One of the most common vulnerabilities homelab users will introduce into their environment comes when they want to expose services to the Internet to access outside of their lab. Traditionally this has been achieved through Virtual Private Network (VPN) services, or opening ports on your firewall to allow inbound connections. While these methods work and can be achieved securely, it still increases the risk profile of your environment by creating a single point of compromise - if an attacker is able to breach your VPN credentials, they are now inside your network, with access to move laterally into other devices.

This has led to a rise in popularity and shift towards Zero Trust Architecture, including a mandate from the US government for all agencies to appoint a Chief Zero Trust officer, and move towards establishing Zero Trust principles. In its most simple form, Zero Trust is an IT security model that requires verification of a users identity and privileges for every request to access services or resources within a private environment, regardless of whether or not these requests come from inside or outside of the network.

More simply put: traditional IT network security trusts anyone and anything inside the network. A Zero Trust architecture trusts no one and nothing.

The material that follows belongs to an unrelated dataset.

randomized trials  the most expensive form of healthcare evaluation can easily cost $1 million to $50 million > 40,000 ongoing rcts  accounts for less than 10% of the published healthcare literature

Cloudflare - What is Zero Trust security?

Cloudflare Access

Cloudflare Access allows you to define security policies around who can access your applications, whether they be self-hosted, or cloud based SaaS services. This will require you to signup for a free Cloudflare account, which includes access to their Zero Trust products.

Access Groups

To get started, we first need to define the requirements for our Access Groups. Upon creating a Cloudflare account, your Zero Trust environment will have a default Access Group, however you can create further groups to define requirements for alternative Access use cases.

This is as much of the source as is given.